那章温想是看完了众书生诗词,却忽的起身,只从那一叠宣纸中,抽出了三章,双手捧着,言语恭敬的对着龙君道:“龙君,此三人文采最好,三甲却是他们了。”
这般场景,着实让人疑惑得很。
便是有几个修士,也看不懂这章温行为是个什么回路。
龙君要他评比,他半句评语也不曾说,这么干巴巴的就抽出了三人的诗词,说是成了?
且不说甚么评语,便是那凡间诗会,若是有了佳作,怎么也得传阅一番,诸人赏过,饮酒助兴。
当然,也有些个修士,似乎半点也不为章温举动感到奇怪,各个都不自觉露出一丝古怪笑意,甚至有人还摇头叹了口气,也不知是个什么情况。

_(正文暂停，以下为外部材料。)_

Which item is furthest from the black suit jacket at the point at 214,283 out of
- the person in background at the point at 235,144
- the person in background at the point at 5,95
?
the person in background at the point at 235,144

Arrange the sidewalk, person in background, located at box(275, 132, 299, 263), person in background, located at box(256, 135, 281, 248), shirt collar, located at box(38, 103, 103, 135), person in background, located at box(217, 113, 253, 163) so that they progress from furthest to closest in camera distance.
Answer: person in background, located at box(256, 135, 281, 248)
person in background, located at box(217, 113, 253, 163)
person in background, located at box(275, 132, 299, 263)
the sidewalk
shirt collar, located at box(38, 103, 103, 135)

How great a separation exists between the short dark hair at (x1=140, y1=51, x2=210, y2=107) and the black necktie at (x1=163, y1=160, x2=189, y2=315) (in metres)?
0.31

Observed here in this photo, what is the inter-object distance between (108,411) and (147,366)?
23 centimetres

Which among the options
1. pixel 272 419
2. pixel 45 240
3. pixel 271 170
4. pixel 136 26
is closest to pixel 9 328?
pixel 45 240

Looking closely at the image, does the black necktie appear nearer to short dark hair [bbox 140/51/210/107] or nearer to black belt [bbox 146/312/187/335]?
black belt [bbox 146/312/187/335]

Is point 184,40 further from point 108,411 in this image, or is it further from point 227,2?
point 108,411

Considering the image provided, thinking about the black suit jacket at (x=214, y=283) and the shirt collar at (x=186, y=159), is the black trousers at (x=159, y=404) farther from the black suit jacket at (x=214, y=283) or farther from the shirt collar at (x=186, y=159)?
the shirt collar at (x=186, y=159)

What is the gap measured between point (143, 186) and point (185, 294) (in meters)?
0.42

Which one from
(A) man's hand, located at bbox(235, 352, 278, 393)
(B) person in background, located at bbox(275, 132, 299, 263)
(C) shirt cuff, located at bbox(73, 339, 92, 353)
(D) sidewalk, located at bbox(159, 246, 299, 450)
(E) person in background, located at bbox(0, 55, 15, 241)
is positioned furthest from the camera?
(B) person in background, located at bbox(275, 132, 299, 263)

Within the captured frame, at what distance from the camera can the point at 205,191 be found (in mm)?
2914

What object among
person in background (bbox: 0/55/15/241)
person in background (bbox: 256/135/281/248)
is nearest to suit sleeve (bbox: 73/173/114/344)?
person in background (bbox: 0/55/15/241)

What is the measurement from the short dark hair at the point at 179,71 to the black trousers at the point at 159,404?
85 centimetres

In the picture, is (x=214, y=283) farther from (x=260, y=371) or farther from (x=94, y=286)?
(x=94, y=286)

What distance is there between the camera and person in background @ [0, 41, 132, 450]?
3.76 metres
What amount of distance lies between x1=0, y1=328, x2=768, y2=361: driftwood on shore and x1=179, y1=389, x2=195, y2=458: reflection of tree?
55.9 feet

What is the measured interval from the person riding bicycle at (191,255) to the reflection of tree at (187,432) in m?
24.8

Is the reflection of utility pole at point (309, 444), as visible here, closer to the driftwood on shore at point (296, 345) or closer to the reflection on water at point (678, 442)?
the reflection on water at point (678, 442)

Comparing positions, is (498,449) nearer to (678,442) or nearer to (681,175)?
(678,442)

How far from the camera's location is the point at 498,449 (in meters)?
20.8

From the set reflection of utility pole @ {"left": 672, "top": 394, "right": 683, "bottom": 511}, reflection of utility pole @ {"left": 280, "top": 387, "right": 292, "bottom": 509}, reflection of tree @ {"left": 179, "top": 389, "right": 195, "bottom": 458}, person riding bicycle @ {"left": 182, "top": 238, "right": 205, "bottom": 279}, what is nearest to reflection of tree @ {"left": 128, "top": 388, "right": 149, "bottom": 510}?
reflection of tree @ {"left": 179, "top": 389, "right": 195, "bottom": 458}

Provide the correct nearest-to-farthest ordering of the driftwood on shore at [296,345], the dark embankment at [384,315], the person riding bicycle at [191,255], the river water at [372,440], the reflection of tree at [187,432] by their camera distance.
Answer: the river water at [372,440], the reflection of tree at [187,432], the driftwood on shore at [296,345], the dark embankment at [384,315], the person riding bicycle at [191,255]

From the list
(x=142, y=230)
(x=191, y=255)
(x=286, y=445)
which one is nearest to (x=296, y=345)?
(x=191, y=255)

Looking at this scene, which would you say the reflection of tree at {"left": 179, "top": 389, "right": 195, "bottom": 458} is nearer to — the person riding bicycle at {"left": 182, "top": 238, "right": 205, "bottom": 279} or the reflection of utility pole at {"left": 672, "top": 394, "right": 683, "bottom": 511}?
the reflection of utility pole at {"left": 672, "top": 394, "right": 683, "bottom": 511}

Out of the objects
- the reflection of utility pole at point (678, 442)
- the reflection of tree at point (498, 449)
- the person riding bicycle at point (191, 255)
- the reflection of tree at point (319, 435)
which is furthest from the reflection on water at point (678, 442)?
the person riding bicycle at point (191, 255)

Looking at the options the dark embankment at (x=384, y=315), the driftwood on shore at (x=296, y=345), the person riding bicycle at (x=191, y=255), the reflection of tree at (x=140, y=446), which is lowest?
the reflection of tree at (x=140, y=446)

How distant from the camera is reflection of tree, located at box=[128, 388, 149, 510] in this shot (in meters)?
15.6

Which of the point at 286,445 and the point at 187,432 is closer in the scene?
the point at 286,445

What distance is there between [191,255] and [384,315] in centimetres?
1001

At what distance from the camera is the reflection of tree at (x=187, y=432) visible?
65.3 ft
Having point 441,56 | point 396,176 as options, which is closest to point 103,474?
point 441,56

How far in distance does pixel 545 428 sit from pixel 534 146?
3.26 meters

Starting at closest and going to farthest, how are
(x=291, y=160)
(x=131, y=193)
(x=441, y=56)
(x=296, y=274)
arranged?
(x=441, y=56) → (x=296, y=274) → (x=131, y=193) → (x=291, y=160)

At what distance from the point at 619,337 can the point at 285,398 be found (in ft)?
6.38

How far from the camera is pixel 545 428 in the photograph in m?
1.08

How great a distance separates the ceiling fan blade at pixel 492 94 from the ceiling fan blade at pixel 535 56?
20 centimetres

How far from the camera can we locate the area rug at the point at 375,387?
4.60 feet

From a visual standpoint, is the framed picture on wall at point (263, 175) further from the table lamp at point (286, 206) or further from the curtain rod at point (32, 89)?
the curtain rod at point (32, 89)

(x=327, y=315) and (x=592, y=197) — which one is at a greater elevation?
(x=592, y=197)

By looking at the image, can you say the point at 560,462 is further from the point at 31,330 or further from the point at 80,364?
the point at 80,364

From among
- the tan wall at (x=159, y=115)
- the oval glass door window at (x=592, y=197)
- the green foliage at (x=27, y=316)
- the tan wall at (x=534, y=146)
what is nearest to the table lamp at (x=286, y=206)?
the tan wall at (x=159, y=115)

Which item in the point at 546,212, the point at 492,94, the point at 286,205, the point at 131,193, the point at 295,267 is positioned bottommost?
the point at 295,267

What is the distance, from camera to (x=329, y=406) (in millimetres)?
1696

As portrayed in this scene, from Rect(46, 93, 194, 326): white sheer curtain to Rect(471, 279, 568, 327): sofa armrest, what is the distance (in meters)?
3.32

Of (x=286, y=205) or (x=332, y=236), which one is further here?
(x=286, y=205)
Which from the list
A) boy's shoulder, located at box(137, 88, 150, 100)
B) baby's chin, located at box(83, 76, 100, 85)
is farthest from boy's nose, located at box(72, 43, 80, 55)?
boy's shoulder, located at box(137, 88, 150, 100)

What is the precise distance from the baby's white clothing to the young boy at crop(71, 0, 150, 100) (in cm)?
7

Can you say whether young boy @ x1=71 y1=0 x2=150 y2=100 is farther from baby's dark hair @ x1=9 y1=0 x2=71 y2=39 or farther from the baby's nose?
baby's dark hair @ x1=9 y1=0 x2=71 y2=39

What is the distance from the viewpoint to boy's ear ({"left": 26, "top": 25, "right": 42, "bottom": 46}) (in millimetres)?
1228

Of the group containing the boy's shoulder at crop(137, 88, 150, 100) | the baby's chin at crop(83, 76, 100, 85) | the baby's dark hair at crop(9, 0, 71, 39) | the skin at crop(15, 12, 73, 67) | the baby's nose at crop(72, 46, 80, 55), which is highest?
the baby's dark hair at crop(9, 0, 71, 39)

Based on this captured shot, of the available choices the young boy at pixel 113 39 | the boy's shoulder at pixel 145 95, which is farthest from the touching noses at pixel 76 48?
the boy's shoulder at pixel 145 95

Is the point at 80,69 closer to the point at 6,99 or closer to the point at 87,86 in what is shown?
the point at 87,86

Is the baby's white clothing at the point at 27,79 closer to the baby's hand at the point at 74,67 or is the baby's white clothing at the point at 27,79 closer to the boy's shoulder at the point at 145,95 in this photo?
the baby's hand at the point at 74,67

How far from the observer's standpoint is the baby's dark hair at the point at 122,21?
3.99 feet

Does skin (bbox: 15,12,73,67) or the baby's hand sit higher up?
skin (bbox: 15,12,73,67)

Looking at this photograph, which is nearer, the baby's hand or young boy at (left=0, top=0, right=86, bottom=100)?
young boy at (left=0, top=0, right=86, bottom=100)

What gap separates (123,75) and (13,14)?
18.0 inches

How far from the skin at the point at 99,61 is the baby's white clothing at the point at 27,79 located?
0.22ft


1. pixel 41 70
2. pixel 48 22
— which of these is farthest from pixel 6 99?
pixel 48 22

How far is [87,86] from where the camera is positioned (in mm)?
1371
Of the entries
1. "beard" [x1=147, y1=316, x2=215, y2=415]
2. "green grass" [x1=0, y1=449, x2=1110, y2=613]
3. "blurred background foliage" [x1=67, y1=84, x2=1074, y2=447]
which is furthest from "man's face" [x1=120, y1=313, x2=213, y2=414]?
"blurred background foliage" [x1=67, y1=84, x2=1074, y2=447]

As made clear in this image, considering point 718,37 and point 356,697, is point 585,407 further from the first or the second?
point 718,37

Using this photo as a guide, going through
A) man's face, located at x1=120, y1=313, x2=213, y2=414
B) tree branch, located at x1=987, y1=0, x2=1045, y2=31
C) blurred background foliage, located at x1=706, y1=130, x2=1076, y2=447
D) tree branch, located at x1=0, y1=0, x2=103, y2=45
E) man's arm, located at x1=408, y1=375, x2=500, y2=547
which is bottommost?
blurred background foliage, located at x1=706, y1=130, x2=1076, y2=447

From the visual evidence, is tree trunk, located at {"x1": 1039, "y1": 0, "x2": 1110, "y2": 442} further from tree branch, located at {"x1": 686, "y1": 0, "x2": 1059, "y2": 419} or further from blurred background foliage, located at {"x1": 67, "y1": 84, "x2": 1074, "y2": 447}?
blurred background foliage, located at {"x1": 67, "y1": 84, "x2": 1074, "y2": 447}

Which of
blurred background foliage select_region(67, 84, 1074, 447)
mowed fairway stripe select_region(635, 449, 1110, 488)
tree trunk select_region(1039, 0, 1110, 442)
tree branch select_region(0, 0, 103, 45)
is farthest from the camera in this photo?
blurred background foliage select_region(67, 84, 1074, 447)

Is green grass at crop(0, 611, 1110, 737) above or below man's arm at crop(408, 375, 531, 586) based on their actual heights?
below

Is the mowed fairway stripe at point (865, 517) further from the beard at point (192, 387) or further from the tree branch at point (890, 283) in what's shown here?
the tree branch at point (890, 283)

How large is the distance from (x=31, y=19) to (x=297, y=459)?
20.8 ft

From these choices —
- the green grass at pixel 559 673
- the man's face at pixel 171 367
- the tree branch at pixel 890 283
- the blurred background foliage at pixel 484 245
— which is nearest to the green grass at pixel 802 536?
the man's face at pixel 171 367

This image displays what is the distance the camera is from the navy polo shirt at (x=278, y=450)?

且不说众人如何疑惑,那龙君听了章温禀报,微微点头,却是大袖一招,将章温手头的三份诗词,收了上去。
略略扫了一眼,也不知瞧出了什么。
而后道:“张子兴、苏长佑、陶亮是何人,且到这殿中。”
龙君语气温和,看不出半点不对,不过顾诚却隐隐瞧见,这龙君眼角,闪过那么一丝兴奋,也不知是不是看错,顾诚却总觉有几分不对劲。
当下也不妄动,只看着在座众人,想要瞧瞧,这三个得了龙君点名的书生,会是个什么结局。
有龙君点名,那三名书生左右看了看,兴奋起身,却快步走到了这龙宫大殿中央。
直对龙君拜道:“龙君在上,小可便是。”
这三人年纪瞧着都不甚大,最大的不过中年,穿着绫罗绸缎,瞧着家里是个富裕的,只长相普通,有几分肚子。
小的与顾诚年纪相当,长相倒是有几分俊秀,身上穿着一身素色阑珊,有些泛黄,家里想来没什么资材。
“不坏不坏,年纪小些好,这开胃倒也嫩滑些。”
三人本以为龙君会先赞上几句,而后赐下些什么赏赐,或是送个机缘,心头都是十分激动的,只忽然听得这么句话,难免一怔。
有些摸不着头脑。
这开胃,是个什么意思?
慢说这三人,便在这大殿中坐着的诸位,也都是一脸愕然,听不出是何意思。
不过也有人似乎是懂得,听得这话,摇头一笑,自到了杯金露酒,饶有兴趣的看着场中三人。
顾诚同样有些不明所以,不过他细细分辨了龙君的话,身子不免一顿。
开胃?嫩滑?
这龙君言语在,怎么像是要用膳一般?
想到这点,顾诚眼眸一缩,转眼向上首龙君看去。
却见得,那本是个青年模样的龙君,眨眼的功夫,已然化作了一条头大如瓮,身子数十围的蛟龙。
蛟龙身躯庞大,腹生双爪,头颅除却顶上只一尖角,却与真龙也没什么差别的。